What lessons did we learn from that outbreak? Which of those lessons are we using right now to deal with the coronavirus?

The lessons we learned were when you have an outbreak like this, the single best way you can take care of it is isolation and social distancing. They did that immediately because there was no cure. They made sure everyone stayed in their homes. They couldn’t just wait for a cure, so everyone had to pull together to help the people who were sick the best they could. The other lesson we learned was the disease hit hardest with the poor and those who had the worst housing. People had to rally regardless of race, color, creed or national origin. This outbreak also led indirectly to the Center for Disease Control being formed, which is helping now take care of the COVID-19 pandemic.

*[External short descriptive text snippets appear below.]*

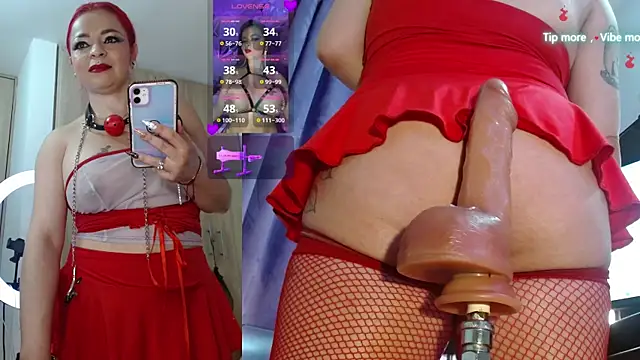 Snapshot of Yashira_hoot chatting on November 15, 2025, 2:09 am Yashira hoot online show from November 15, 2025, 2:09 am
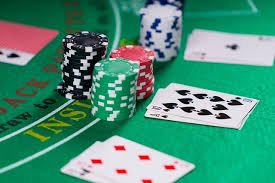 Pilihan metode pembayaran di platform champion4d untuk deposit dan penarikan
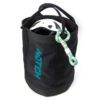 Notch Pro 250 Bag - Image 4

Do you see similarities between what happened then and what is happening now with COVID-19?

There are incredible parallels. There’s no cure, isolation and social distancing are the main methods we’re employing. They’re experimenting with treatments, like the malaria drug and some of the others that have been touted. The only difference is they isolated everyone right away back then, but we let the horse get out of the barn, so we are playing catch up. And the frontline people, the doctors, the military, just like then, those people are putting their lives on the line above and beyond what they ever expected to do.

There was no cure, just like there’s no cure for COVID-19. But because they could identify this quickly and because they got a total quarantine, the death toll was under 100.

It was a model on how to deal with it, minus the total media blackout and keeping people in the dark. But that’s been debated. If panic had set in and people took off, who knows what would’ve happened. But the United States is the way it is today because of what they did, good or bad. If we learned anything from 1924, it’s that isolation and social distance was the only way to stop something like this.